The team also faced work hour restrictions. To avoid disturbing residents of neighboring buildings, work hours are restricted to 8:30 a.m. until 5:30 p.m. But the pumps had to operate around the clock, so regular checks were required to make sure that the ongoing dewatering operation did in fact meet specified decibel limits.
The team also had to be aware of environmental considerations. These ranged from the challenges of pumping saltwater, which is very corrosive and requires special maintenance attention, to the need to use biodegradable hydraulic fluids in all pumps.
For Thompson Pump’s Brisebois and his West Palm Beach branch crew, this project has been a 24-hour-a-day, seven-day-a-week undertaking.
"We have had Thompson representatives on the site 24 hours a day for months," notes Chris Thompson, adding that the four field service mechanics assigned to the project have been able to complete all maintenance without disrupting the dewatering operation.
Handling Hose and Water
With the large number of pumps on the project, it’s no surprise that there is a lot of pipe and hose on site too. The wellpoint installations, for example, have required more than 5,000 feet of header pipe. Elsewhere, some 12,000 feet of sock drain is used to dewater some shallower areas.
But those numbers pale in comparison to the length of discharge hose that’s been used on the site – a length, notes Brisebois, that’s measured not so much in feet as in miles.

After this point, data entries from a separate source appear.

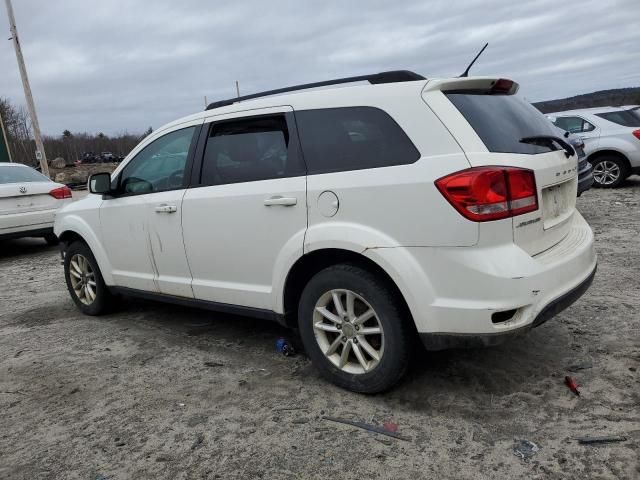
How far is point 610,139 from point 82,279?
1007cm

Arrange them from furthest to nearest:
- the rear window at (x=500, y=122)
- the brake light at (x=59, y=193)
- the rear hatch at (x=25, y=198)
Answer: the brake light at (x=59, y=193), the rear hatch at (x=25, y=198), the rear window at (x=500, y=122)

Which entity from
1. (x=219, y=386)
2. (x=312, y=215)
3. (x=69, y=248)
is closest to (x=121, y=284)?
(x=69, y=248)

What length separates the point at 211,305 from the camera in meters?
3.96

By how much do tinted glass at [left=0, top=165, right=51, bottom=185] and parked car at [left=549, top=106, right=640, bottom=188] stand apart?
1047 centimetres

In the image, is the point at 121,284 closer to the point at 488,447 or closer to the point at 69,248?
the point at 69,248

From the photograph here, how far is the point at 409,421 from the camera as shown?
9.46ft

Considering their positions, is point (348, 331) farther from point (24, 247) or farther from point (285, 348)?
point (24, 247)

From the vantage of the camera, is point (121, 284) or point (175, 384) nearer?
point (175, 384)

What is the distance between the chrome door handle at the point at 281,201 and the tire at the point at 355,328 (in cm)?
46

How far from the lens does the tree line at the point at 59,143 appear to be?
41594 mm

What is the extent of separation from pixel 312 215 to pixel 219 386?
1298 mm

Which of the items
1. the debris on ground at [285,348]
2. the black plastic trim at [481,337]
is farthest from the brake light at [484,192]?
the debris on ground at [285,348]

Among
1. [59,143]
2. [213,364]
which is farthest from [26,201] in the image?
[59,143]

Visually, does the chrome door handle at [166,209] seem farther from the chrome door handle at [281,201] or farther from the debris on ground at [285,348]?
the debris on ground at [285,348]
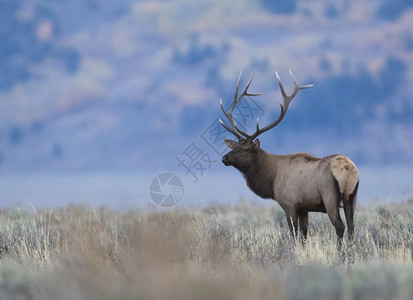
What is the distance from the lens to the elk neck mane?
11662mm

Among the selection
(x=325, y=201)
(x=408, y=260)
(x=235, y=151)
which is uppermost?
(x=235, y=151)

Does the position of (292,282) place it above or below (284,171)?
below

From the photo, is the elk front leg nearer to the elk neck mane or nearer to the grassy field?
the elk neck mane

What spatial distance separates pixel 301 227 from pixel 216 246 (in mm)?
3543

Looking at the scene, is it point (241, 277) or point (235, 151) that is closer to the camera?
point (241, 277)

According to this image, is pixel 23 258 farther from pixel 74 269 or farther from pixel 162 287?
pixel 162 287

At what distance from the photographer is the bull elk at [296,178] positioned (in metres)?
9.91

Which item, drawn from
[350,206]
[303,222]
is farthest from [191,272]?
[303,222]

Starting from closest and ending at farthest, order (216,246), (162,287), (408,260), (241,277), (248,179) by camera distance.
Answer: (162,287)
(241,277)
(216,246)
(408,260)
(248,179)

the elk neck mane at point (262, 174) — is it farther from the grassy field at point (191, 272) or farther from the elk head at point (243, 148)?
the grassy field at point (191, 272)

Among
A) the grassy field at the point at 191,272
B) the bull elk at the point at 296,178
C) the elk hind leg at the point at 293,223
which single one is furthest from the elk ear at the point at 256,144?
the grassy field at the point at 191,272

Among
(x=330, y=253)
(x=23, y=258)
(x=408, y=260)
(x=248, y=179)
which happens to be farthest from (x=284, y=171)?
(x=23, y=258)

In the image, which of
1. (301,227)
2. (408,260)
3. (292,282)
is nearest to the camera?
(292,282)

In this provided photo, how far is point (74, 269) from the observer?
6.14 metres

"We have 31,700 feet of discharge hose out here," he says. In round numbers, that’s just over six miles.
In operation, the pump network has handled as much as 35,000 gallons of water every minute around the clock. What becomes of the huge volumes of water that must be handled in the course of such an ambitious dewatering project?
"South Florida Water Management requires that all water be pumped through a multistage filter system before being discharged," Brisebois says. On this site, the team utilized eight Baker tanks to meet the sedimentation and filtering requirements.
A portion of the filtered water was gravity fed into the nearby stormwater system. But most was discharged into some 14 wells through 12-inch high-pressure jet pumps.
Despite the scope of this dewatering operation, the dewatering system has operated smoothly. But as Freeman notes, that’s not an accident. He points out that planning, scheduling and attention to logistics and maintenance are of tremendous importance on any dewatering project, but especially on one of this magnitude.
"One thing you have to remember in dewatering," Freeman says, "is that the water never takes a break."